Kutipan:

§

Sebelas Tahun yang Akan Datang, Akan Saya Nina Bobokan Anak Saya dengan Lagu-Lagu Frau
Tadi siang di kantor, saya baru tahu kalau album baru Leilani Hermiasih dan Oskar jadi dilaunch 19 Agustus 2013--penggemar macam apa saya ini. Malamnya setelah lembur sedikit, saya langsung mampir ke Twitter yang lalu menghubungkan saya ke info dari sebuah radio yang menghubungkan saya lagi ke Yes No Wave, dan saya jejingkrakan. Versi bebas unduhnya sudah ada!
Tadi sih saya memang hanya mengunduh album, tapi deg-degannya seperti sedang menunggu esai yang sedang dibaca tim juri. Saya hanya mengklik 'play in winamp' tapi antusiasmenya seperti mau dapat beasiswa ke Alberta. Yah, namanya juga penikmat garis keras.
Lalu saya jalan-jalan. Sendirian saja. Sambil memejamkan mata.

§

Cuplikan Dataset:
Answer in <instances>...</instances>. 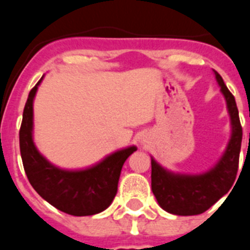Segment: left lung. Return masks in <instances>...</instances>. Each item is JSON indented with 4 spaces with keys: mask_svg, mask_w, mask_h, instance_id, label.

§

Menurut kutipan, apa saja sumber yang berturut-turut menghubungkan penulis hingga sampai ke versi bebas unduh album tersebut? Urutkan dari yang pertama. Kerjakan hanya berdasarkan kutipan.

Jawaban Latihan:
1. Twitter
2. Info dari sebuah radio
3. Yes No Wave